“If your 20’s were the best time of your life, then you’re not doing your 30’s right.”
We continued to chuckle, even though we both knew I was serious as a heart attack.
“I know. You’ve drilled this into me for years, ” said my oldest son.
“Exactly!” I said. “I wouldn’t take a million dollars to go back to the angst of my 20’s. And somewhere in your 30’s, things start to get clearer. By the time you hit your 40’s, well, that’s the start of—”
“The ‘I Don’t Give a Fuck’ years,” he interrupted me.
I realized he really was familiar with this talk. Sometimes your kids are listening when you don’t think they’re listening. I wondered what else I had said over the years that he would remember, other than my praise of Irish butter.

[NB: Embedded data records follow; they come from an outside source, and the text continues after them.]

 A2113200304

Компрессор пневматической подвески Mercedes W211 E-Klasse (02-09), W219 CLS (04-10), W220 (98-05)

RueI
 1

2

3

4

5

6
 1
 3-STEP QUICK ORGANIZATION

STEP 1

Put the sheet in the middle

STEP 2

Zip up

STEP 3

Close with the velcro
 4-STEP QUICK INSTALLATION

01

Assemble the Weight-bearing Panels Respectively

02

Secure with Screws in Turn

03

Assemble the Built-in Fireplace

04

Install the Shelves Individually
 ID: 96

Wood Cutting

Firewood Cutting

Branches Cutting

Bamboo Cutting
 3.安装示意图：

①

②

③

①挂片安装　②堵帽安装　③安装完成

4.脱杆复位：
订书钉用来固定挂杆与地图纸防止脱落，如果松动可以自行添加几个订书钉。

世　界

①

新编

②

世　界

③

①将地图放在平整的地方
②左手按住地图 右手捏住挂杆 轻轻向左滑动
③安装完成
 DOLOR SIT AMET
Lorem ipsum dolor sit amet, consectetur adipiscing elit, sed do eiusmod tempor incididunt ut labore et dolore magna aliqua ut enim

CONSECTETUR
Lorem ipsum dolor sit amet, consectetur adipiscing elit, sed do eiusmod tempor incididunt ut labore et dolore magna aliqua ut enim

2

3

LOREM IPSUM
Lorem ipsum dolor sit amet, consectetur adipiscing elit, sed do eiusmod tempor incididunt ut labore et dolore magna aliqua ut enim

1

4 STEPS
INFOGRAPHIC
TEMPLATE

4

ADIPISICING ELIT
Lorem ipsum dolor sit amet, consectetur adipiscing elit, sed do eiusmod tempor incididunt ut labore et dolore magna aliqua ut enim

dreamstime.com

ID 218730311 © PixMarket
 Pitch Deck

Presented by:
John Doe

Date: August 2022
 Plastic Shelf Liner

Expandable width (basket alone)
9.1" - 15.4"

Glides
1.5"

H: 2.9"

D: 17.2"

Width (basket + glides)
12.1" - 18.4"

“Yes!” I jumped back in. “In your forties, you really don’t give a damn anymore about useless things. You feel this tremendous freedom to say what you feel, this urge to make things clear. And that urge only grows more powerful. The 40’s are a fabulous decade. I’m not certain what the 50’s will be like, but we’re going to find out.”
My son, all gangly six feet of him, returned his gaze to the art project in front of him, his brain used to the ramblings of his writer mother. Over on the couch, his red-headed brother sighed and adjusted his earbuds, the need for calm overriding any curiosity about our ever-present exuberant energy. “Just Mom going off again,” was the thought bubble over his head, if we were a cartoon. Perhaps we were.
“The best decade is the one you’re living in,” I said.
The heat clicked on to take the chill off our rainy Santa Cruz night. Over on the couch, the dog gave me the “Can we please go to bed now?” look. I whistled for him and headed down the hall.